Recordemos de nuevo para que nadie lo olvide, todavía con la alegría y el cachondeo saludable metidos en el cuerpo, tras la ovación de lujo que el público que 'reventó' el Auditorio Parque Almansa dedicó a los intérpretes de 'La comedia de las mentiras' con la que se clausuró el 48 Festival de Teatro, Música y Danza de San Javier, lo que decía, y con más razón que un santo de los que se han ganado a pulso serlo, Jérôme Savary, amante de la comedia, el circo, el carnaval, el cabaret, el jolgorio y los escenarios inundados de magia: «Un espectáculo aburrido es un crimen». ¡Y bien gordo! Lo digo, sobre todo, porque si algo no es este espectáculo, escrito por Sergi Pompermayer y Pep Anton Gómez, y dirigido por éste último, es aburrido. Ah, eso sí que de ninguna manera: he aquí de nuevo el cachondeo puro, el cachondeo con salero, el cachondeo bien trabajado, el cachondeo que no provoca ni el menor mareo de cabeza, el cachondeo que te distancia de la dura realidad durante un par de horas muy bienvenidas, y que te deja el cuerpo -que ya va estando para no muchos trotes, y menos todavía para correr en los Sanfermines- hecho una fiesta teatral montada con enorme éxito; fiesta a la que contribuyó, en la medianoche del jueves, el castillo de fuegos artificiales con el que este años dijo adiós el festival que dirige con entusiasmo David Martínez, también concejal de Cultura.
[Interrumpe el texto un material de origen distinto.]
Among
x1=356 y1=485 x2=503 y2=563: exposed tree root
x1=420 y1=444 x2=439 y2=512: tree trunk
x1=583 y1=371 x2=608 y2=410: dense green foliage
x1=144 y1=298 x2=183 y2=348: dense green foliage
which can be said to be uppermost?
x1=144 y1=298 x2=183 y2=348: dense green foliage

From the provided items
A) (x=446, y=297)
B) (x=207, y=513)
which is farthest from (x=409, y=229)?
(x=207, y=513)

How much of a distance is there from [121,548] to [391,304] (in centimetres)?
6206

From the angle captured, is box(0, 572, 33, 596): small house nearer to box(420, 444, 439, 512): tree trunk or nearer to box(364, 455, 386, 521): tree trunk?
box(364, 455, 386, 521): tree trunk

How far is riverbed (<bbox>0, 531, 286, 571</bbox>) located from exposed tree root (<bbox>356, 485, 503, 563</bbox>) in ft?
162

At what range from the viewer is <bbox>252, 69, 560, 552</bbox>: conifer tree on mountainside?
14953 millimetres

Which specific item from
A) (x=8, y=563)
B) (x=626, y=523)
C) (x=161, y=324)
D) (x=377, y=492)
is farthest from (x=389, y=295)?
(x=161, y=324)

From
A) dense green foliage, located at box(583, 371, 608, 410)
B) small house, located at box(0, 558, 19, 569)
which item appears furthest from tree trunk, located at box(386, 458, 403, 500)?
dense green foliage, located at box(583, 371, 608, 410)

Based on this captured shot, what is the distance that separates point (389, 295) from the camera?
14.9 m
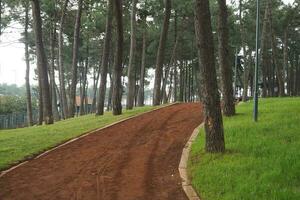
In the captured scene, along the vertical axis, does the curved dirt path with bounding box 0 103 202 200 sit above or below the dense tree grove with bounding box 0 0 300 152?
below

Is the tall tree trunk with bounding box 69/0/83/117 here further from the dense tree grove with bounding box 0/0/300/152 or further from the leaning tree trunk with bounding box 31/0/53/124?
the leaning tree trunk with bounding box 31/0/53/124

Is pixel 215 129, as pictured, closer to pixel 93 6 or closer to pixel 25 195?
pixel 25 195

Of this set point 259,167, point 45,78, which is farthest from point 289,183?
point 45,78

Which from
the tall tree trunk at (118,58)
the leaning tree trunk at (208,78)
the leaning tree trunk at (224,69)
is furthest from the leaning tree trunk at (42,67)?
the leaning tree trunk at (208,78)

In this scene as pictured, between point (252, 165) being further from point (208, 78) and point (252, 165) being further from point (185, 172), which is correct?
point (208, 78)

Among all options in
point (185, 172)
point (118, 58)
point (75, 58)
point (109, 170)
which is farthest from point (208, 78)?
point (75, 58)

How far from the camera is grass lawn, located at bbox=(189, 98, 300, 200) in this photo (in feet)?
28.0

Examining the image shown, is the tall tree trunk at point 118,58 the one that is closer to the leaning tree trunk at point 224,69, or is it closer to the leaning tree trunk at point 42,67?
the leaning tree trunk at point 42,67

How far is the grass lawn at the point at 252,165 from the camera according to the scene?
8.54 m

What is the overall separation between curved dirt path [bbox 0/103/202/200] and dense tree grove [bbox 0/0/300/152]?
6.16 feet

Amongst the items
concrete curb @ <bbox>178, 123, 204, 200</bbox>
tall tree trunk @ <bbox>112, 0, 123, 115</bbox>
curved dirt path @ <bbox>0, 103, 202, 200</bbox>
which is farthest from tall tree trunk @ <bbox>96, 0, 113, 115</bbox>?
concrete curb @ <bbox>178, 123, 204, 200</bbox>

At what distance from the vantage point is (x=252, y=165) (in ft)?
32.7

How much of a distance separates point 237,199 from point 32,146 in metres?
8.91

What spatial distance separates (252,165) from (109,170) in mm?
3312
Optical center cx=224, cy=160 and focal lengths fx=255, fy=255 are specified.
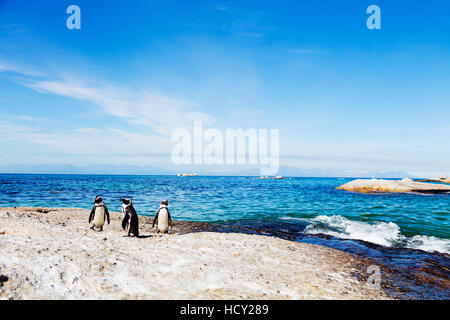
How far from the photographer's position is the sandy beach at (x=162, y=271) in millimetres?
5230

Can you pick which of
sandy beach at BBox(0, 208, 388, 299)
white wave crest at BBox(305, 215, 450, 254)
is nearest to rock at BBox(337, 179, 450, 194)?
white wave crest at BBox(305, 215, 450, 254)

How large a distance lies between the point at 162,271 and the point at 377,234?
12176 millimetres

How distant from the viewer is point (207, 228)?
14.8 m

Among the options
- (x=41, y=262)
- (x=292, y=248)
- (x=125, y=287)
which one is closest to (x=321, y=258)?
(x=292, y=248)

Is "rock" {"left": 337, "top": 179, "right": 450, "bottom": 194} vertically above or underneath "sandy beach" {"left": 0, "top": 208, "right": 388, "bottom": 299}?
underneath

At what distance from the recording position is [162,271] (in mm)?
6219

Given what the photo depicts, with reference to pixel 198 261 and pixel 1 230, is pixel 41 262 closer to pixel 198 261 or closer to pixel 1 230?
pixel 198 261

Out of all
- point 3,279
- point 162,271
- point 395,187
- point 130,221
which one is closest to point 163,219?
point 130,221

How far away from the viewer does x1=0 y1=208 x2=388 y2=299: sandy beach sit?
523cm

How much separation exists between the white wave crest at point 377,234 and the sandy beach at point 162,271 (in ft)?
16.5

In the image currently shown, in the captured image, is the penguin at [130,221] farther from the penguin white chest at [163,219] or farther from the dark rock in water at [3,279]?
the dark rock in water at [3,279]

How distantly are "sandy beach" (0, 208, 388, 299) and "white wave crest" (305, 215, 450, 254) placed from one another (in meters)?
5.02

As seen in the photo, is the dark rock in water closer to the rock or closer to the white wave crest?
the white wave crest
Miren: era ya tal la juerga montada, el trotar de las risas y la disparatada diversión a un ritmo que no decaía, que habría dado igual que los actores se hubiesen puesto, todos a la vez, a cantar y a bailar 'Despacito', a echarle las cartas del tarot a Carmen Borrego o a lavarse la cabeza los unos a los otros.
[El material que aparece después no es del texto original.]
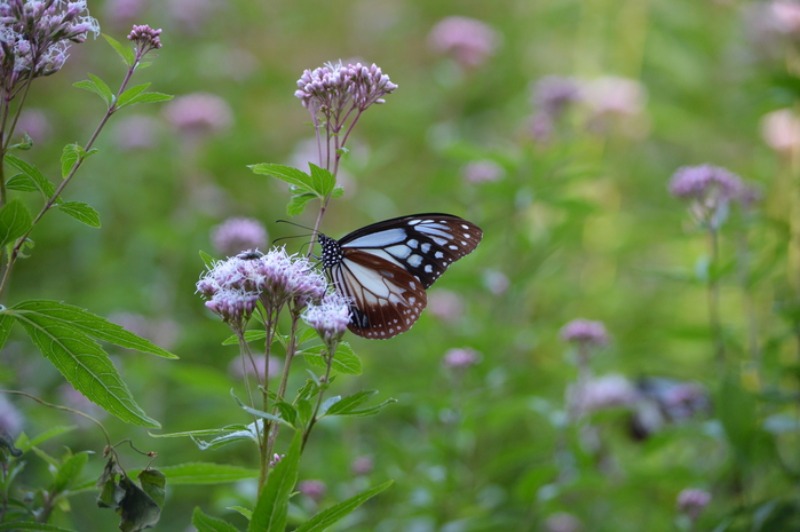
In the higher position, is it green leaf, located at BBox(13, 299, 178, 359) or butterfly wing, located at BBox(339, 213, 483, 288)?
butterfly wing, located at BBox(339, 213, 483, 288)

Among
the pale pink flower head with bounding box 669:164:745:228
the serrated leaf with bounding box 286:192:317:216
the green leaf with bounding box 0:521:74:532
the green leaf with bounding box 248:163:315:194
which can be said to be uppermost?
the pale pink flower head with bounding box 669:164:745:228

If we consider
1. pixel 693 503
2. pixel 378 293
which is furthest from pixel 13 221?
pixel 693 503

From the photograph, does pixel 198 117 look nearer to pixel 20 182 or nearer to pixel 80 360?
pixel 20 182

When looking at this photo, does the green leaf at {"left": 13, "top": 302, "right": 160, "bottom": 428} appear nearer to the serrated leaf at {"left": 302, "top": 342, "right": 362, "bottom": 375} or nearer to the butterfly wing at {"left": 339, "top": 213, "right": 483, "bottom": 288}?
the serrated leaf at {"left": 302, "top": 342, "right": 362, "bottom": 375}

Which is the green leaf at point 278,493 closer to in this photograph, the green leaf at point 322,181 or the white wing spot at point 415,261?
the green leaf at point 322,181

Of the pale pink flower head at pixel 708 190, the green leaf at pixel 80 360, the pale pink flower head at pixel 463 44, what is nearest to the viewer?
the green leaf at pixel 80 360

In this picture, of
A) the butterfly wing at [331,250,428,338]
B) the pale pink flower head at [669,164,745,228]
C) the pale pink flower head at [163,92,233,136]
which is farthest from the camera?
the pale pink flower head at [163,92,233,136]

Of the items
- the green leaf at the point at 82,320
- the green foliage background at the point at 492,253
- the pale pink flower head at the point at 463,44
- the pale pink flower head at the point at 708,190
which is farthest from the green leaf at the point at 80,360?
the pale pink flower head at the point at 463,44

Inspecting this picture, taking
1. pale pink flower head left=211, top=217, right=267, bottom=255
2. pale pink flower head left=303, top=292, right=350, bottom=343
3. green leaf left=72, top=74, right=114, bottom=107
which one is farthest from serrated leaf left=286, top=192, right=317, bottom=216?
pale pink flower head left=211, top=217, right=267, bottom=255
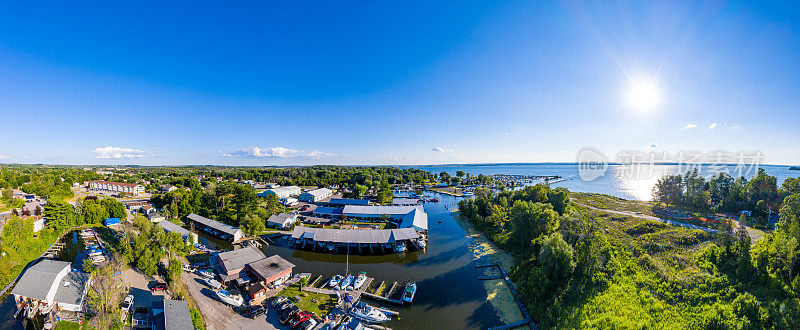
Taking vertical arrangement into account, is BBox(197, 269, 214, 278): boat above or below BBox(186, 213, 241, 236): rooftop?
below

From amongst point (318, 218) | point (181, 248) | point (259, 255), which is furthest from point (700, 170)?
point (181, 248)

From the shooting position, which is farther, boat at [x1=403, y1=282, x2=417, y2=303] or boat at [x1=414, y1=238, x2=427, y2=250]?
boat at [x1=414, y1=238, x2=427, y2=250]

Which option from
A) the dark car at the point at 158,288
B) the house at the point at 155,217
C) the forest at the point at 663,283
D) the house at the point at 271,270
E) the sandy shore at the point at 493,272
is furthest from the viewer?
the house at the point at 155,217

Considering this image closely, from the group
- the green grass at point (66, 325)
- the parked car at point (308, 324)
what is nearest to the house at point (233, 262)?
the green grass at point (66, 325)

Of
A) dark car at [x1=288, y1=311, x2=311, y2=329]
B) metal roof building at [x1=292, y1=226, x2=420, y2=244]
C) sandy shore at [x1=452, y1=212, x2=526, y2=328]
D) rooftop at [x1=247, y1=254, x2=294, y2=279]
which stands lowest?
sandy shore at [x1=452, y1=212, x2=526, y2=328]

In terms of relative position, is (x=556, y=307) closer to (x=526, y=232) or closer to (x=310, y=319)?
(x=526, y=232)

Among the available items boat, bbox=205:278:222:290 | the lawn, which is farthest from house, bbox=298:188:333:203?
the lawn

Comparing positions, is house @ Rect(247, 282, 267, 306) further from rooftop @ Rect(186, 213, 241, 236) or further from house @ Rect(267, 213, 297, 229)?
house @ Rect(267, 213, 297, 229)

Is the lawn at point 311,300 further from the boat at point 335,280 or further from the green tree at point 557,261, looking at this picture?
the green tree at point 557,261
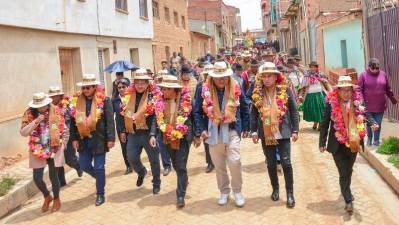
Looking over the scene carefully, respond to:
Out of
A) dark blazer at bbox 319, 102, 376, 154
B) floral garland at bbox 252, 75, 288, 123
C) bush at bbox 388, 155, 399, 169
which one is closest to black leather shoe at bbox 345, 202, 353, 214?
dark blazer at bbox 319, 102, 376, 154

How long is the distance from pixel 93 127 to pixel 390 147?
4787mm

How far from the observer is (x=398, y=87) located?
10266 millimetres

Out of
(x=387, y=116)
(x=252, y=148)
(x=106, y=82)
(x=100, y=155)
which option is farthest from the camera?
(x=106, y=82)

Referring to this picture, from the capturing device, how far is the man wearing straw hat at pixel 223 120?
600 cm

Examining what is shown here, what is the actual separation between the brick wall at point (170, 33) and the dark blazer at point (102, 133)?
53.7 feet

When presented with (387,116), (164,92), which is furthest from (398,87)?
(164,92)

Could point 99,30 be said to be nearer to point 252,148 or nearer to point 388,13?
point 252,148

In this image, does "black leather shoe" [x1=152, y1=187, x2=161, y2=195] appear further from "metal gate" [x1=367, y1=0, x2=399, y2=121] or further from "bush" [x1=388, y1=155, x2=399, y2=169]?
"metal gate" [x1=367, y1=0, x2=399, y2=121]

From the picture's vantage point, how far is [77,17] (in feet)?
45.7

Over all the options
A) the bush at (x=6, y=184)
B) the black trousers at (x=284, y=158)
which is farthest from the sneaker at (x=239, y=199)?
the bush at (x=6, y=184)

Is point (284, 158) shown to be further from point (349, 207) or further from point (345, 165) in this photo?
point (349, 207)

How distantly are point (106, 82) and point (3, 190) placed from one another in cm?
1008

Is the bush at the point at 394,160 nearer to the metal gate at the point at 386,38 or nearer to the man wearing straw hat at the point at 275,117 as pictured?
the man wearing straw hat at the point at 275,117

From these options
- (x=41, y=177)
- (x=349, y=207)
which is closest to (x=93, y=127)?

'La comedia de las mentiras', que bebe a lo loco de las muchas aportaciones de Plauto, y que finalmente ofrece un perfecto texto tonto de remate, funciona a las mil maravillas porque hay dos cosas resueltas de maravilla: la dirección y las interpretaciones. ¡Gracias, chicos!: Pepón Nieto -¡Pepón, que estás que te sales, que parece que te han colonizado a la vez los espíritus de Paco Martínez Soria y de Enrique Jardiel Poncela!-, María Barranco -salero a raudales, ¡bravo!-, Paco Tous -¡ole ahí los buenos cómicos!-, y unos jóvenes, y aquí brillantes, Angy Fernández, Raúl Jiménez, Canco Rodríguez y Marta Guerras.

Piratas inexistentes

Qué bien funciona este vodevil pop, este 'show' antimuermo, esta comedia de enredos, amoríos, muchas mentiras, bobos de manual, ardor sexual sufrido en silencio, ardor sexual disfrutado a gritos, golfos de campeonato, juventud divino tesoro, esclavos con corazón y pico de oro, piratas inexistentes y alusiones disparatadas a la mitología y a las grandes tragedias clásicas. Qué gran canto, ligero de cascos de principio a fin, al teatro como terapia contra la crispación y la cerrazón mental, tan de actualidad desgraciadamente. La chispa cómica salta por todos lados, aunque es cierto que, de nuevo en manos del mejor Pepón Nieto de los últimos años -ya estuvo glorioso en 'El eunuco'-, esa chispa se transforma en fuego: está el tío que arde, qué divertido.

Anda que no va a tener muchísimos llenos por toda España esta tontería que irradia buen rollo y que cuenta, o lo que sea, una historia en la que se mezclan dos hermanos enamorados, un joven con menos cerebro que un pistacho, una joven abonada al disfrute carnal, una solterona temible a la que su amor de juventud abandonó cuarenta años atrás, tras irse a comprar higos y darse el piro, y el propio sinvergüenza de los higos que aparece, por casualidad, tras las cuatro décadas de ausencia y, ahora ya, él mismo hecho un higo. Y junto a ellos, un esclavo de esos que te llevarías a tu casa -un punto Chanquete, otro Florinda Chico, otro Sancho Panza, otro Mary Poppins, otro Terenci Moix, y así podríamos seguir hasta mañana-, llamado Calidoro y empeñado en ayudar a toda costa a los hermanos enamorados. Y se sale con la suya.